Learning and Changing
I have long tried to make sustainable choices when making textile art but, I am ashamed to say, that has not always been the case. When I started quilting 20+ years ago, I began as many sewists doing – by accumulating a fabric stash. I began to acquire beautiful new 100% cotton, ith the understanding that natural cotton must be the best way to go.
It did not take long to learn that 100% cotton is not all created equal. Some feels softer or more textured or thicker. Some drapes much nicer or holds shape better or is more colour fast. It took longer to learn some of the less visible and arguably more important differences like the impact of manufacturing processes and practices.

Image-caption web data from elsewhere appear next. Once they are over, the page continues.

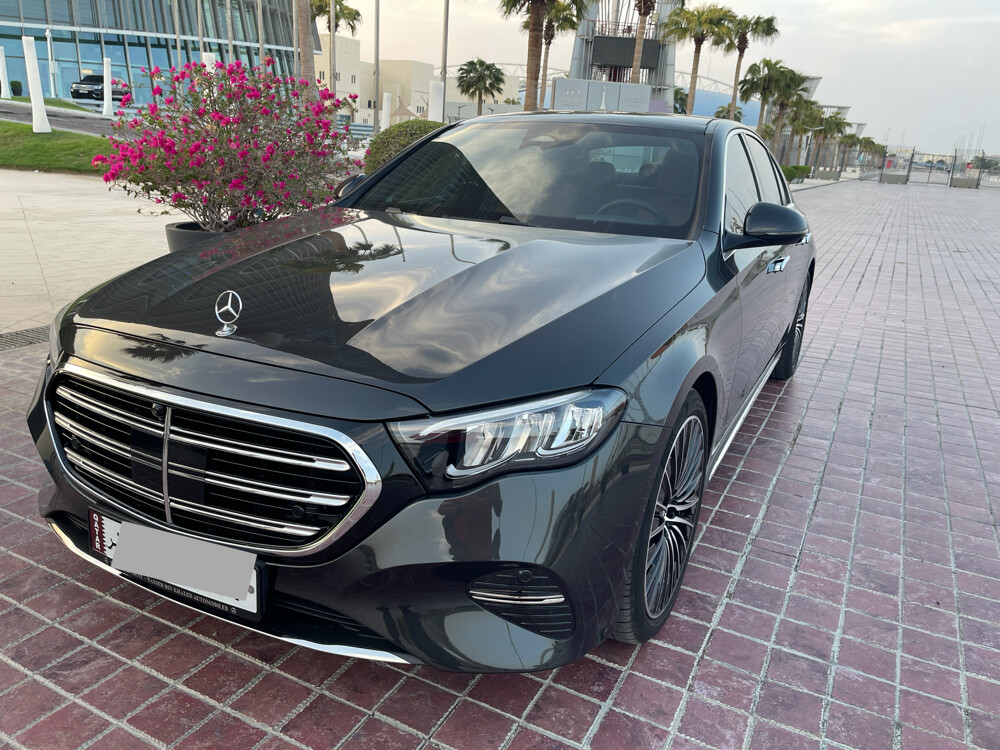 مرسيدس اي ٢٠٠ موديل ٢٠٢٦ - 4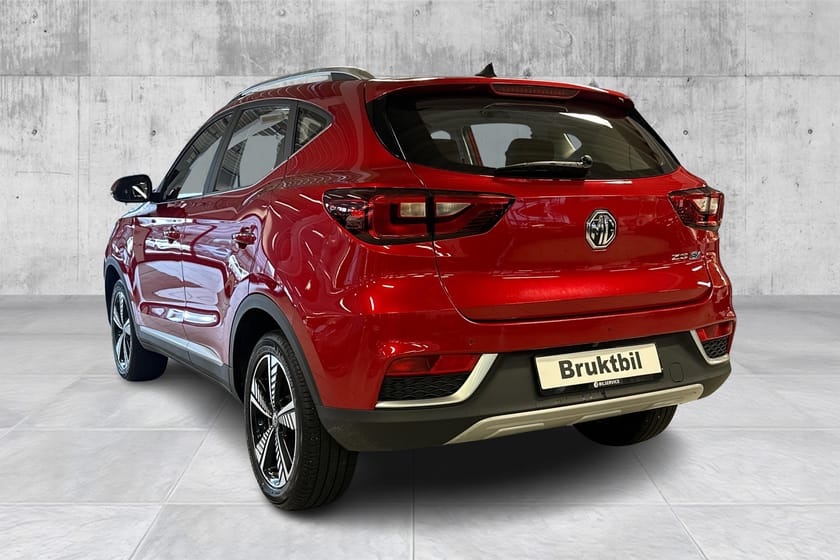 Bilde 3 av MG ZS EV Luxury Panorama, Skinn, Navi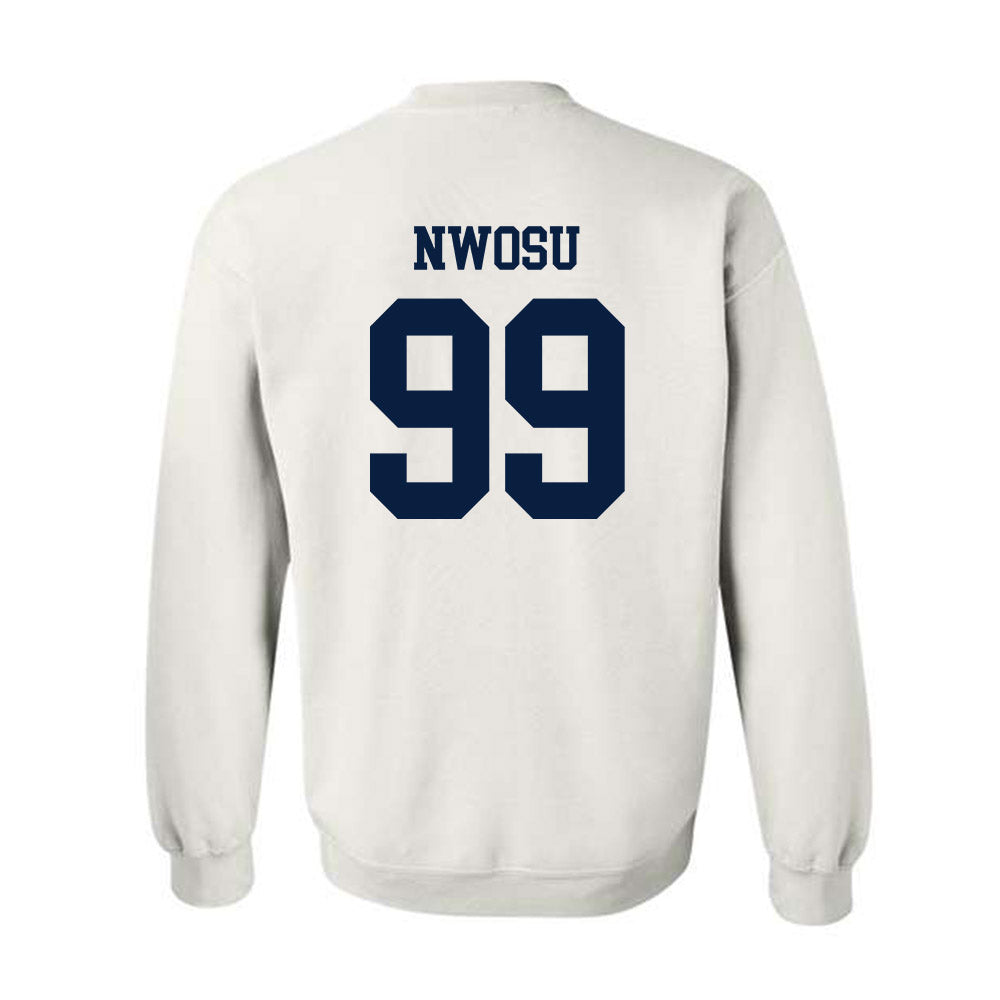 Penn State - NCAA Football : Gabriel Nwosu - Classic Shersey Crewneck Sweatshirt-1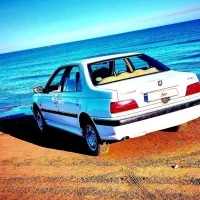 پارس مدل ۹۹ بدون نقطه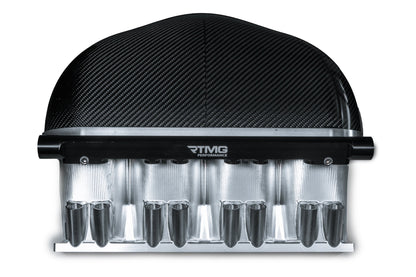 RTMG Carbon Fiber Racing Intake Manifold For VAG 2.0 TSI EA888 Gen 2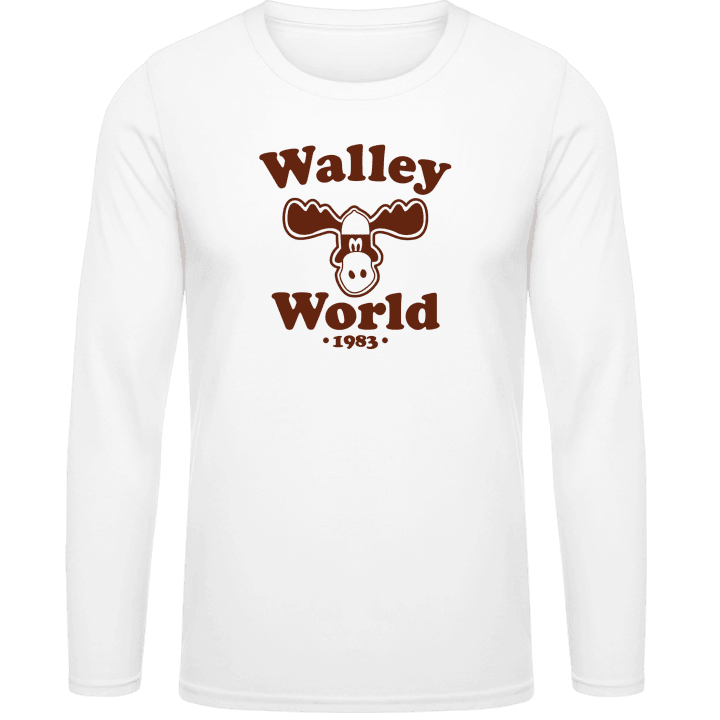 Walley World Langarmshirt 0 image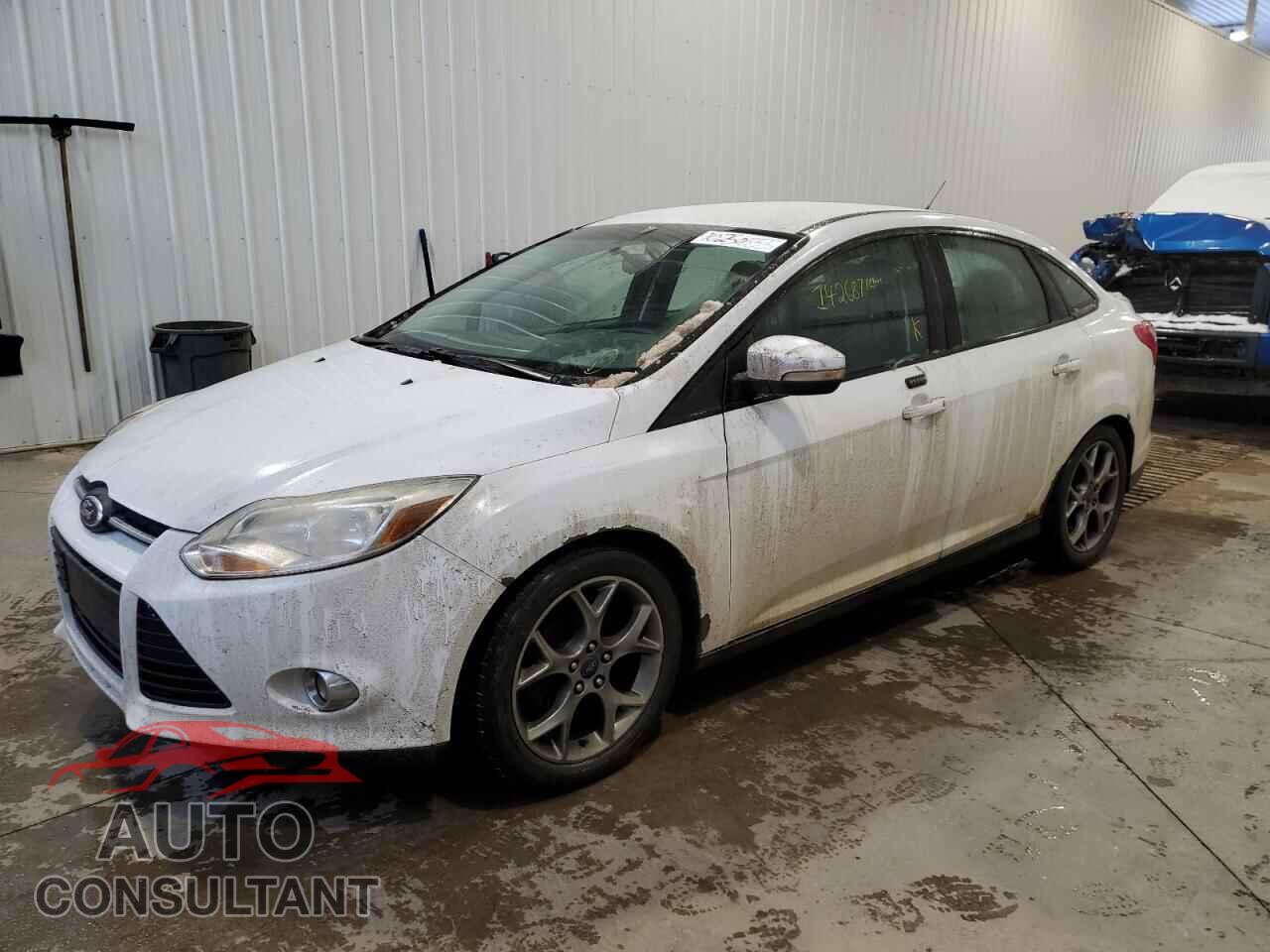 FORD FOCUS 2014 - 1FADP3F24EL385257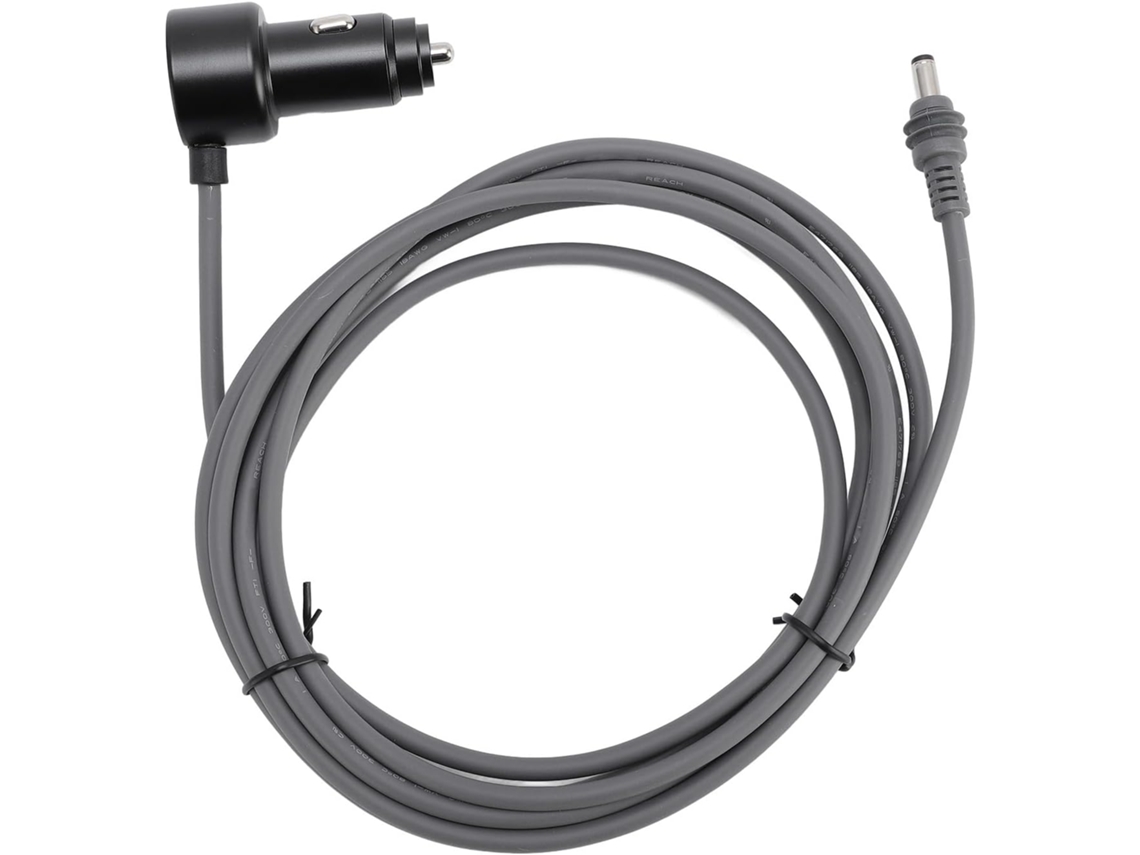 Cabo De Alimentação 18 Awg Com Visor Digital Inteligente Para Mini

I have changed how I acquire textile and the materials that I use. I now make art mostly with scraps, offcuts and upcycled materials from previously used clothes or other textile items. I never shop at box stores or national chains and support local shops for very occasional new fabric purposes. I use mainly materials that I have previously acquired or trade with other sewers. I try to be responsible about passing on materials that I will not use, find it a home where it will put to good use. Sometimes, I find bags of materials on my doorstep from friends who know that I will sort, process and use or rehome.
But I know that I can do better so I keep exploring options and researching suppliers.
Do the best you can until you know better.
Then when you know better, do better.
My Goals for Textile Sustainablity
- Continue to reduce my textile use and to buy NO new textiles that are not ethically produced and sourced
- Use natural fibers, natural dyes, and as much locally sourced material as possible, and encourage other artists to do the same
- Advocate for companies to use practices that are environmentally and ethically responsible in the creation, distribution and life of textiles
- Learn more about textiles and their properties
- Make and mend more of my on clothes (eventually 100% of any new items)
How long it takes textiles to decompose
It is hard to think or talk about textile use without making a connection to the fashion industry, the main contributor to textile waste. The term slow fashion has become a counter to the idea of fast fashion, throw-away clothing.
How do you know if a company uses sustainable practices?
If you want to make responsible choices about fashion purchases, you need to know something about the companies selling fashion.
This article has good guidelines to assess different brands.
The first recommendation is Understand what kind of ‘sustainable’ or ‘ethical’ you’re after
This is a question that often is not something that people think about when examining brands. Some considerations include:
- Clothes that have been produced in a way that’s kind t the environment (sustainable or eco-friendly)
- Vegan and free from animal by-products (ethical or vegan)
- Produced by garment workers who are paid good wages and treated with dignity (fair trade or ethical)
Of course, you might require all of these or some different combination. It is a question worth considering.
The other presented ‘tricks’ for evaluating sustainability are: Consider materials; Look for transparency; Check for third-party certifications; Take packaging and delivery into account whenever possible; and Do your research.
Note: This article is from Project Cece, a UK based company that offers a search engine for ethical clothing and sustainable fashion in Europe. They have a lot of informative and interesting articles.
The opposite of fast fashion, and an element of the slow movement that calls for responsible manufacturing practices and processes that demonstrate respect for the environment, people and animals. It typically emphasizes natural products, reuse and recycling, and shopping locally.
Surplus fabric from designers or clothing manufactures. Traditionally would be held for a season and then trashed. There is growing demand by fashion houses or fabric shops are that are ‘rescuing’ textiles destined for disposal and using it for manufacturing or resale. This keeps the surplus from landfills and can be an ideal opportunity for small or new sustainable companies to reduce their footprint, keep costs down and acquire limited and quality fabrics, including scraps that are often ideal for small clothing items or accessories.
Critics of deadstock fabric point out that it offers an incentive for manufactures to produce or buy more for the opportunity to sell and offset costs, rather than find incentive to reduce production and consumption. It also can be difficult to track fibers or manufacturing processes and practices. Some refer to deadstocking as greenwashing.
A marketing tool used by companies to make it seem that they are more environmentally responsible than they actually are by using terms like sustainable, green, eco-friendly without evidence or definitions.
You can help reduce the impact of greenwashing in fashion by being informed.
Eco Friendly Options
Some ways to reduce your textile footprint and make a difference:
- Look for sustainable fibres (, sustainable practices and environmentally responsible brands.
- Become more informed about textiles and the processes and practices used to make them
- Learn more about the full life cycle of clothes and textiles and how to manage it
- Buy used, buy local, trade with friends or on local buy-nothing community sites
- Make your own clothes
- Do more mending
- Recycle, upcycle, reuse. Turn a pair of jeans into a skirt or a bag. Use old cotton shirts to make a memory quilt. Make a shirt from a dress – or vice versa.
Do you have other suggestions to reduce the footprint around textiles? Please share in the comments.
Be informed. Be creative. And join the movement to keep learning better AND doing better.